#### [EXCERPTED RECORDS]
* * * * *
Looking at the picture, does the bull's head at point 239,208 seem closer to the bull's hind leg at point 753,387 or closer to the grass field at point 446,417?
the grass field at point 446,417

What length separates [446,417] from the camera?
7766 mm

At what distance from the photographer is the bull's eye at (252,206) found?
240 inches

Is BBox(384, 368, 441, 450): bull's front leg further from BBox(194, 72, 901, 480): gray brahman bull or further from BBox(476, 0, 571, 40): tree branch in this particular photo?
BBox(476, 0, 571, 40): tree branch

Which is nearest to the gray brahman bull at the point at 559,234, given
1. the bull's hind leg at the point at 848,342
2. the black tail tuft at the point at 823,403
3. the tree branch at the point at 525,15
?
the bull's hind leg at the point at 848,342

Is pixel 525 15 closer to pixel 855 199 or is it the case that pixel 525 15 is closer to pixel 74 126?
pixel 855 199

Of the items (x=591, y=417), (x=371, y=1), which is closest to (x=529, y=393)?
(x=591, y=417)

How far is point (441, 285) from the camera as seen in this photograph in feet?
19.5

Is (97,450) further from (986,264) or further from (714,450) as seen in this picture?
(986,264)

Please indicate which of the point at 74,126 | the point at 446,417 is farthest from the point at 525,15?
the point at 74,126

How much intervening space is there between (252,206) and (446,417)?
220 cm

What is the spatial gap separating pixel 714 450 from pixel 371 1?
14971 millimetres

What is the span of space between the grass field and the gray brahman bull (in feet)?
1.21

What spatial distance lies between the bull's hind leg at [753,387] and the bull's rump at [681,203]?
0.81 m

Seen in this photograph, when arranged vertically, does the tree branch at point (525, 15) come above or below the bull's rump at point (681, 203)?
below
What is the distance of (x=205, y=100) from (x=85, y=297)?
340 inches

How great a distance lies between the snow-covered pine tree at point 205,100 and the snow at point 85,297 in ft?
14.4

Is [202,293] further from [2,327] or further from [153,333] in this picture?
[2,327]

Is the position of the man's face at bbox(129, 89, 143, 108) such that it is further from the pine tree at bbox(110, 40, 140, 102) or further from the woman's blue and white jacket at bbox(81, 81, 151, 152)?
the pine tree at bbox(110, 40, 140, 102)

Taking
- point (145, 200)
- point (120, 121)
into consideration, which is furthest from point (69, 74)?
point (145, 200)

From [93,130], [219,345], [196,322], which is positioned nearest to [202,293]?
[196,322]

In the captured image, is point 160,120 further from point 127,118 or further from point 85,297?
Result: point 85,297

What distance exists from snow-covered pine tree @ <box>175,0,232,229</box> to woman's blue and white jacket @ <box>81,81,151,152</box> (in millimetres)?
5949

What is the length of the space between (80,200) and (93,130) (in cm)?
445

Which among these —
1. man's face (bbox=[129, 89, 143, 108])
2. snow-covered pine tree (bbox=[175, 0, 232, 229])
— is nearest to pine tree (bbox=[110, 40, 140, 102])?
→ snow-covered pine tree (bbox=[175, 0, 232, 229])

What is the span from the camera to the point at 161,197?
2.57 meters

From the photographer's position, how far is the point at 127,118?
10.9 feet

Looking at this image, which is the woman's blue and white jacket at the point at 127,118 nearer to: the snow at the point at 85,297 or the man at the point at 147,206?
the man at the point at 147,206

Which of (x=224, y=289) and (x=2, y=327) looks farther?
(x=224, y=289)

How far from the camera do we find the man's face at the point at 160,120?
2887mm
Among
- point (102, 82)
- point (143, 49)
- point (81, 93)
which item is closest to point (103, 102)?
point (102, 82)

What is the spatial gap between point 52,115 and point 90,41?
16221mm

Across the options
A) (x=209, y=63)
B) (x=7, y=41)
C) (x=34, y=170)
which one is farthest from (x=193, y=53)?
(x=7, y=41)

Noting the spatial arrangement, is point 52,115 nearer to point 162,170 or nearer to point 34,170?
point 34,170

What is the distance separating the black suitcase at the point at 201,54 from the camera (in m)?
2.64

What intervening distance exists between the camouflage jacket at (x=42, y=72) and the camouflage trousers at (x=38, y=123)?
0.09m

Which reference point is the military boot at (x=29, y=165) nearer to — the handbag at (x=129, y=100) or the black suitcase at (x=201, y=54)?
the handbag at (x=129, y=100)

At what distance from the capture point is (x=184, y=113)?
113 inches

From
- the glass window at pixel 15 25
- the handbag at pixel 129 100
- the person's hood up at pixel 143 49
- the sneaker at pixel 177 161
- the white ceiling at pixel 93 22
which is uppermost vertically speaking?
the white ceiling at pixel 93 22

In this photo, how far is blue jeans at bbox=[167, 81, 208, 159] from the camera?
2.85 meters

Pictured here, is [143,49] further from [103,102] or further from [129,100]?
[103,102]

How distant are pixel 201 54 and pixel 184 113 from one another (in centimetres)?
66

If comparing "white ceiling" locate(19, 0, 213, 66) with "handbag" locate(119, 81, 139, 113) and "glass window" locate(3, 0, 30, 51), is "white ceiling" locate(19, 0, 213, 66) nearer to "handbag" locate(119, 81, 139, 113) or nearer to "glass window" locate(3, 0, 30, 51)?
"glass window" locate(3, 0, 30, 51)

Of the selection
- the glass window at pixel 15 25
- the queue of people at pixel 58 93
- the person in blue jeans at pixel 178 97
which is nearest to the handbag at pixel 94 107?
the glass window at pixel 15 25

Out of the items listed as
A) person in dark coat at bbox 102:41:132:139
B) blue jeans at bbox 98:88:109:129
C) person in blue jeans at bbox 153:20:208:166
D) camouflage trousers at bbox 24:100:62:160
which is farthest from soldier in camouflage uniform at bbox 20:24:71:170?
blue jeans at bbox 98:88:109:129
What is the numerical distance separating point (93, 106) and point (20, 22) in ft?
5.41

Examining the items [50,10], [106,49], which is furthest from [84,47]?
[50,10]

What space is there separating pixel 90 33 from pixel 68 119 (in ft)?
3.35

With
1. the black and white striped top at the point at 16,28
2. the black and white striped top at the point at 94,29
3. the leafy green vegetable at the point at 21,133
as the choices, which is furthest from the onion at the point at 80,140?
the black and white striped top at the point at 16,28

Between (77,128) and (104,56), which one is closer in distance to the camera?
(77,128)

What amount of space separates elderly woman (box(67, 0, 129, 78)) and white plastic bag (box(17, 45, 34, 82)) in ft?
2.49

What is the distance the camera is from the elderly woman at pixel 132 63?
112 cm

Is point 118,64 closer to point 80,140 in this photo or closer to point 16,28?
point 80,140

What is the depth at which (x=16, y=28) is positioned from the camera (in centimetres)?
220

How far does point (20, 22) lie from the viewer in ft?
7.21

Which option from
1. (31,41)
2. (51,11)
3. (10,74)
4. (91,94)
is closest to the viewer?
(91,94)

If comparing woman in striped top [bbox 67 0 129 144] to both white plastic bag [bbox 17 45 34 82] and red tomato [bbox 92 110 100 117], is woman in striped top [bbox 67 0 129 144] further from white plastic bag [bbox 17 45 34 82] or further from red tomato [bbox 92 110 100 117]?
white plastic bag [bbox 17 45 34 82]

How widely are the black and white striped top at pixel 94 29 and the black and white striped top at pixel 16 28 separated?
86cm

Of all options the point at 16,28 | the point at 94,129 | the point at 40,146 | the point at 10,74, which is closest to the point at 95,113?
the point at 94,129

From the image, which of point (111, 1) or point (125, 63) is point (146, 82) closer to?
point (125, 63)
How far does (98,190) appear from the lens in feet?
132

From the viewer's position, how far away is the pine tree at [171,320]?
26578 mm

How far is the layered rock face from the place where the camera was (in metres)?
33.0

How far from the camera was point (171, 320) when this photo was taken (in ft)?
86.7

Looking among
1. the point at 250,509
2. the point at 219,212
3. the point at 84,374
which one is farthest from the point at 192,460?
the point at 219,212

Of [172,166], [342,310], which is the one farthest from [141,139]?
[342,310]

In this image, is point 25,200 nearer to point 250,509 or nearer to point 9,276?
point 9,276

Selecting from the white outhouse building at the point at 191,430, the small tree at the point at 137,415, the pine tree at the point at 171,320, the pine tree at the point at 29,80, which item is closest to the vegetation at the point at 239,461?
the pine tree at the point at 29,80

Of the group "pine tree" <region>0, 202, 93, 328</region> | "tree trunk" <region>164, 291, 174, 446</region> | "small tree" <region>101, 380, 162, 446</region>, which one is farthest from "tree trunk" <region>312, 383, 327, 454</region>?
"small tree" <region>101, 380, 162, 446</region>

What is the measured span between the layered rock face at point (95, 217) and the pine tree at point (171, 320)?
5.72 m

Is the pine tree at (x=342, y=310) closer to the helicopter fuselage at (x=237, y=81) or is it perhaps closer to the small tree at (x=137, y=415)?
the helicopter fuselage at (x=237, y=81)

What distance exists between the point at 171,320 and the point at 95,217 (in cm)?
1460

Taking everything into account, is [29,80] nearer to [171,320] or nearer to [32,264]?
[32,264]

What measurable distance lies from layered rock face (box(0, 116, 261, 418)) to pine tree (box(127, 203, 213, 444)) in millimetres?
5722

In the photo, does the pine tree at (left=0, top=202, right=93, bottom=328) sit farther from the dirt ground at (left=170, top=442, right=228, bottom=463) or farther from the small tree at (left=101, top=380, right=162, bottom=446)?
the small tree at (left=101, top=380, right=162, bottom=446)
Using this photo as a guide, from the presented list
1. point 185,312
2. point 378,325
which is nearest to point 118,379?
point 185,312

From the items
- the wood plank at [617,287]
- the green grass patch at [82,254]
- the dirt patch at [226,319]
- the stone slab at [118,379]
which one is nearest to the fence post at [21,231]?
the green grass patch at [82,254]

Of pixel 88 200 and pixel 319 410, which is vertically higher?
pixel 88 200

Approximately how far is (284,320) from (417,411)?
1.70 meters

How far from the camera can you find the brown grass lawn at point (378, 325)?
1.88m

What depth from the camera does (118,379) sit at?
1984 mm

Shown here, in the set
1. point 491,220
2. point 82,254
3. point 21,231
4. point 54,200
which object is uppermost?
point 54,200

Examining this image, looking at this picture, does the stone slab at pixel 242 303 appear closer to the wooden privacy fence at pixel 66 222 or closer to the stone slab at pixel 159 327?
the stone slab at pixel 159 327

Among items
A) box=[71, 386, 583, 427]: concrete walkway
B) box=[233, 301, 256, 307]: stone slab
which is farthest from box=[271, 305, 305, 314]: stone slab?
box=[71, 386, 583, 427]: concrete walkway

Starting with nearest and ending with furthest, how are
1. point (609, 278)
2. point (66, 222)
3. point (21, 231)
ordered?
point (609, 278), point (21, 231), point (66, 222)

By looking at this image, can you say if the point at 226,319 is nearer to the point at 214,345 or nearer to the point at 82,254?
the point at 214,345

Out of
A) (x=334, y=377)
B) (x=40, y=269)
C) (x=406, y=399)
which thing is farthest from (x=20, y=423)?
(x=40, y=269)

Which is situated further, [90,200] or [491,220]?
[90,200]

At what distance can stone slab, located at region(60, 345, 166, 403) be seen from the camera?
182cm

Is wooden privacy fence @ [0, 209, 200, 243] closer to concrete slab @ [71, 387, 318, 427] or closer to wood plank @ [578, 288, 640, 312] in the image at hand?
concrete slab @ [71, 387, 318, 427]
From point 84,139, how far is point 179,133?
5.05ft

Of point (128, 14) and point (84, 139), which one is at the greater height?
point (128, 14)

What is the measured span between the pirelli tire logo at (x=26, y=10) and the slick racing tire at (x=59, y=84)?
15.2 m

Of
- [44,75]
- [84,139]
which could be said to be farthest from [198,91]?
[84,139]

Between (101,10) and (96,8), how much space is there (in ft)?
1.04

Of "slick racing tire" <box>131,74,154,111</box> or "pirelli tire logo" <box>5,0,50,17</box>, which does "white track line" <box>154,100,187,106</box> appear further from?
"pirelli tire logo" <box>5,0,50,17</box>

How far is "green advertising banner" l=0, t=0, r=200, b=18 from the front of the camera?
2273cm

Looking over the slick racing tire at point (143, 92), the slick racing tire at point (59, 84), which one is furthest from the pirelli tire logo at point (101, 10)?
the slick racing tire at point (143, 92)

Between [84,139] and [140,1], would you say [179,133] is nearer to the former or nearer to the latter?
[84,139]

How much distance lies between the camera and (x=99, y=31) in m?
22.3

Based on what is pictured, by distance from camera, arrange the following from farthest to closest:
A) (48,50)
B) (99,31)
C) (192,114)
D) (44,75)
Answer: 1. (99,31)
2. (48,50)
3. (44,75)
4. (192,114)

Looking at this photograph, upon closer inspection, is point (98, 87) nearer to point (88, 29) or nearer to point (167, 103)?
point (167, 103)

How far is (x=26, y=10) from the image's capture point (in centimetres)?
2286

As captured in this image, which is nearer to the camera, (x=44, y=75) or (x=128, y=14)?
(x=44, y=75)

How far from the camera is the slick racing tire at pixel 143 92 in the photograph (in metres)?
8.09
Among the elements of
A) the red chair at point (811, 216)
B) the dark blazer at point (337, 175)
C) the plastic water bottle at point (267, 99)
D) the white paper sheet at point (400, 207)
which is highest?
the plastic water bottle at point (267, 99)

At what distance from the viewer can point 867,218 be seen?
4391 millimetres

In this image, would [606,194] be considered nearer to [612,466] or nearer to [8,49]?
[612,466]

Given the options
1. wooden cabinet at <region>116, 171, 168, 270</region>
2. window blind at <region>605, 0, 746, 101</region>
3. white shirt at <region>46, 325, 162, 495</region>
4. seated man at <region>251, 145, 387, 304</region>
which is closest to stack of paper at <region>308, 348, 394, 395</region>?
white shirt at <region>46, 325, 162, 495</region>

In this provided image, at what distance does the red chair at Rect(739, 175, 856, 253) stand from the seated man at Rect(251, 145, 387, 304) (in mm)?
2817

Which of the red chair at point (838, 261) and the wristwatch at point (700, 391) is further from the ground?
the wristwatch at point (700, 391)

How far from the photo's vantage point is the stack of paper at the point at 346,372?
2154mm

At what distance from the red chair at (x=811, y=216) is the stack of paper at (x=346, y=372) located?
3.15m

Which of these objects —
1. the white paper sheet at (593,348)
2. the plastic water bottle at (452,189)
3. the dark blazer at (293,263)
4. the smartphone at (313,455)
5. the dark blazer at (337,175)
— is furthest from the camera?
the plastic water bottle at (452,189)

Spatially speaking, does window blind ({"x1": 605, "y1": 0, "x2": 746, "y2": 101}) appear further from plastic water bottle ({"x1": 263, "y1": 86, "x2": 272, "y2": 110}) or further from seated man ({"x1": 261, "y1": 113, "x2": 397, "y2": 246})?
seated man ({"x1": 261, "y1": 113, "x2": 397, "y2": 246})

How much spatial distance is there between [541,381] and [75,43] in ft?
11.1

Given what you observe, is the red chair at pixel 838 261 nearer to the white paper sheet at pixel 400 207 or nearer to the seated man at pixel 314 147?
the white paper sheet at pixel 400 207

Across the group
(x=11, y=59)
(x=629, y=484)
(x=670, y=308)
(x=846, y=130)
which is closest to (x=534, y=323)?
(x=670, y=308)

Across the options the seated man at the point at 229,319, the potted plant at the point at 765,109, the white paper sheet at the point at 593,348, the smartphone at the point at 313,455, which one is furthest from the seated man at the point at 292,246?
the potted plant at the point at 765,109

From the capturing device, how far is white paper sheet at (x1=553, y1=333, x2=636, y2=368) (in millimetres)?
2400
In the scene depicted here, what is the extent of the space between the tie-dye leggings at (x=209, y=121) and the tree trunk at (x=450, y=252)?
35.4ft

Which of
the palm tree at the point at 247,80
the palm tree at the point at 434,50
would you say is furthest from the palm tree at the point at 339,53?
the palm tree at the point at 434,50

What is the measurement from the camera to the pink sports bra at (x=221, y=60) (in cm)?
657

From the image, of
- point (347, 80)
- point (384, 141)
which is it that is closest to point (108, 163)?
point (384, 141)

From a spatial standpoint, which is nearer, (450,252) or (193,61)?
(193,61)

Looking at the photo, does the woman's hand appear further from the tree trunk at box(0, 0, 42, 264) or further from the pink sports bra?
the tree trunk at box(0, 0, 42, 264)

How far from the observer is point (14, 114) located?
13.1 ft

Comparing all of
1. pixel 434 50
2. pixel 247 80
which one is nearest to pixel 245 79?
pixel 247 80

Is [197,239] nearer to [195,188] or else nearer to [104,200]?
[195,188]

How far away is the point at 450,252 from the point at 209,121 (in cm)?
* * * * *
#### [GIVEN PROBLEM]
Return the lines of the listing exactly as they appear, beginning at the line that contains "Is pixel 525" and stopping after the line that contains "Result: point 85,297".

#### [FINISHED ANSWER]
Is pixel 525 15 closer to pixel 855 199 or is it the case that pixel 525 15 is closer to pixel 74 126?
pixel 855 199

Of the items (x=591, y=417), (x=371, y=1), which is closest to (x=529, y=393)?
(x=591, y=417)

How far is point (441, 285) from the camera as seen in this photograph in feet?
19.5

Is (97,450) further from (986,264) or further from (714,450) as seen in this picture?
(986,264)

Please indicate which of the point at 74,126 | the point at 446,417 is farthest from the point at 525,15?
the point at 74,126

How much intervening space is there between (252,206) and (446,417)?
220 cm

What is the spatial gap separating pixel 714 450 from pixel 371 1?
14971 millimetres

What is the span of space between the grass field and the gray brahman bull (in feet)?
1.21

What spatial distance lies between the bull's hind leg at [753,387] and the bull's rump at [681,203]?
0.81 m

Seen in this photograph, when arranged vertically, does the tree branch at point (525, 15) come above or below the bull's rump at point (681, 203)?
below
What is the distance of (x=205, y=100) from (x=85, y=297)?
340 inches

How great a distance lies between the snow-covered pine tree at point 205,100 and the snow at point 85,297 in ft?
14.4

Is [202,293] further from [2,327] or further from [153,333] in this picture?
[2,327]

Is the position of the man's face at bbox(129, 89, 143, 108) such that it is further from the pine tree at bbox(110, 40, 140, 102) or further from the woman's blue and white jacket at bbox(81, 81, 151, 152)?
the pine tree at bbox(110, 40, 140, 102)

Taking
- point (145, 200)
- point (120, 121)
into consideration, which is furthest from point (69, 74)?
point (145, 200)

From [93,130], [219,345], [196,322], which is positioned nearest to [202,293]?
[196,322]

In the captured image, is point 160,120 further from point 127,118 or further from point 85,297?
Result: point 85,297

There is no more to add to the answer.